Roman
Catholic Church officials said an Israeli occupation sniper shot and killed a
mother and daughter Saturday inside a church compound in the northern part of
the Gaza Strip where many Palestinian Christian families have taken refuge.
اضافة اعلان
The
Latin Patriarchate of Jerusalem said that “one was killed as she tried to carry
the other to safety” in the compound of the Holy Family Church in Gaza City.

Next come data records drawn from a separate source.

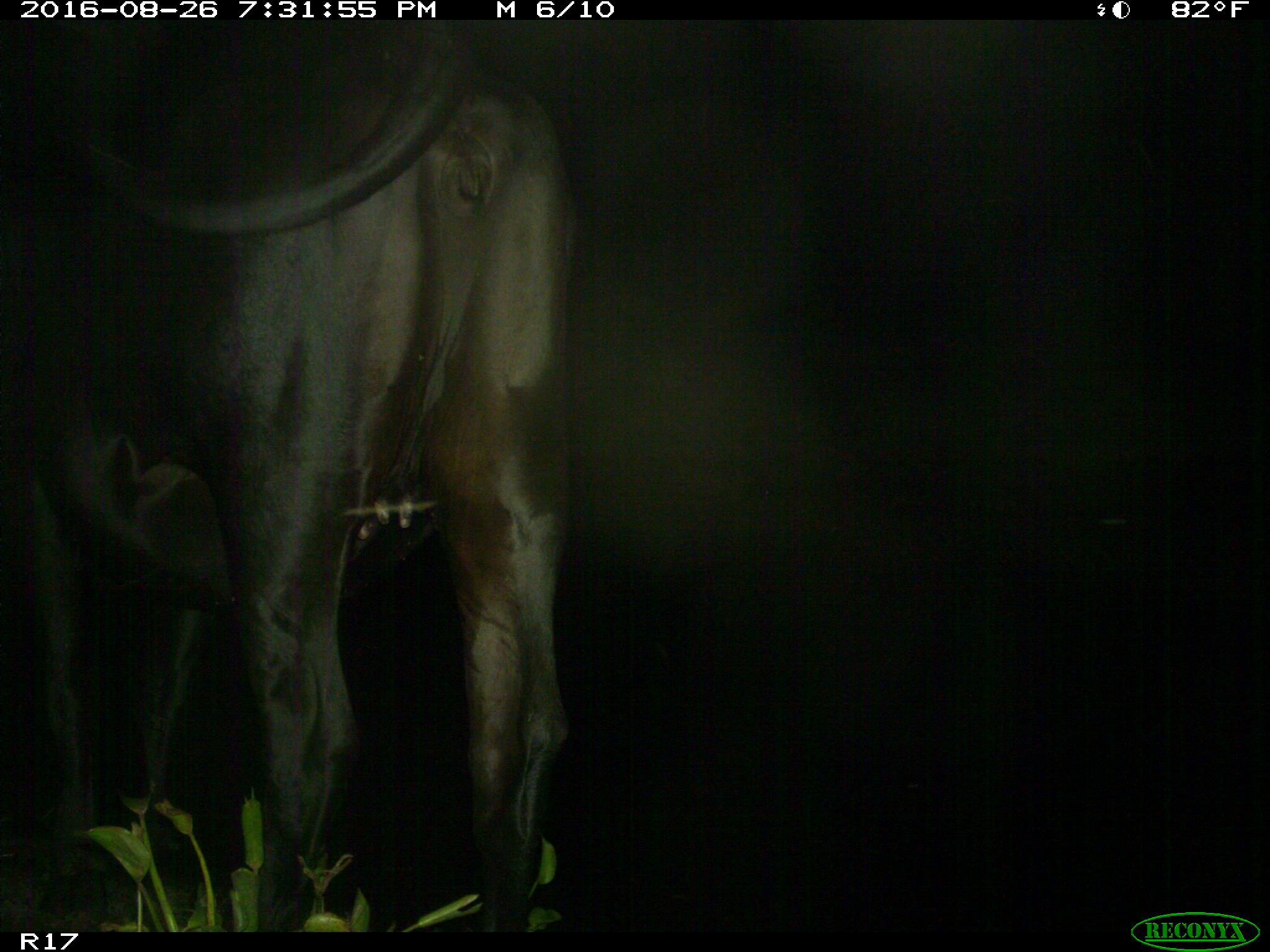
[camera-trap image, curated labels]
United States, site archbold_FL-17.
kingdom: Animalia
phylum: Chordata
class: Mammalia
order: Artiodactyla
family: Bovidae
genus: Bos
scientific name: Bos taurus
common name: domestic cow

Seven more people were shot and wounded while trying to protect others there,
the patriarchate said in a statement Saturday.
“No
warning was given, no notification was provided,” the patriarchate said. “They
were shot in cold blood inside the premises of the parish.”
The
patriarchate said Israeli rockets were fired at a convent in the church
compound earlier Saturday, destroying the building’s sole generator and fuel
supply and heavily damaging the structure. Fifty-four disabled people had been
living in the convent, and some were left without the working respirators that
they needed to survive, the statement said.
The
Israeli military has denied knowledge of an attack at the Holy Family Parish.
Pope
Francis condemned the killings Sunday in his weekly address, saying that he
continued to receive “very serious and sad news about Gaza.”
“Unarmed
civilians are targets for bombs and gunfire,” the pope said. “And this has
happened even within the parish complex of the Holy Family, where there are no
terrorists, but families, children, people who are sick and have disabilities,
sisters.”
The
pope identified the two who were killed as Nahida Khalil Anton and her daughter
Samar Kamal Anton. He said they and the others who were shot had been on their
way to use a bathroom.
Layla
Moran, a member of Britain’s Parliament, said in an interview Sunday that
members of her extended family across three generations — a grandmother, her
son, his wife, and their 11-year-old twins — were among hundreds of Christian
Palestinians taking shelter at the Holy Family parish compound, which also
includes a school and a rectory.
The
compound has seen a “huge escalation” in gunfire since Tuesday, with no warning
from the Israeli military, Moran said. Families at the church have remained
trapped in schoolrooms with dwindling supplies of food and water, she said,
adding that she was afraid her relatives there might not survive until
Christmas.
The
dire humanitarian situation at the church and the killing of the two women
Saturday “makes a mockery of the suggestion” that the Israeli military tries to
keep civilians safe, she said.
Moran
said a sixth member of her family who was sheltering at the church, the
81-year-old grandfather of the twins, died after he became dehydrated and could
not be taken to a hospital, because nearly every healthcare facility in
northern Gaza had stopped functioning.
The
family sought refuge in the church during the first week of the war after their
home in Gaza City was bombed, she said.
“Nowhere
is safe in Gaza,” she said. “So they decided to stay in their church — with the
people they knew, with the priests — thinking that they would be safe in the
church. Who would attack a church?”
In
October, an Israeli airstrike hit a Greek Orthodox Church in Gaza City. The
Gaza Health Ministry said at least 16 people were killed and many others were
buried underneath rubble.
The
Israeli military said the church, which like Holy Family was sheltering
displaced families, was “unequivocally” not the intended target of the strike,
and that fighter jets were aiming for a Hamas command center nearby.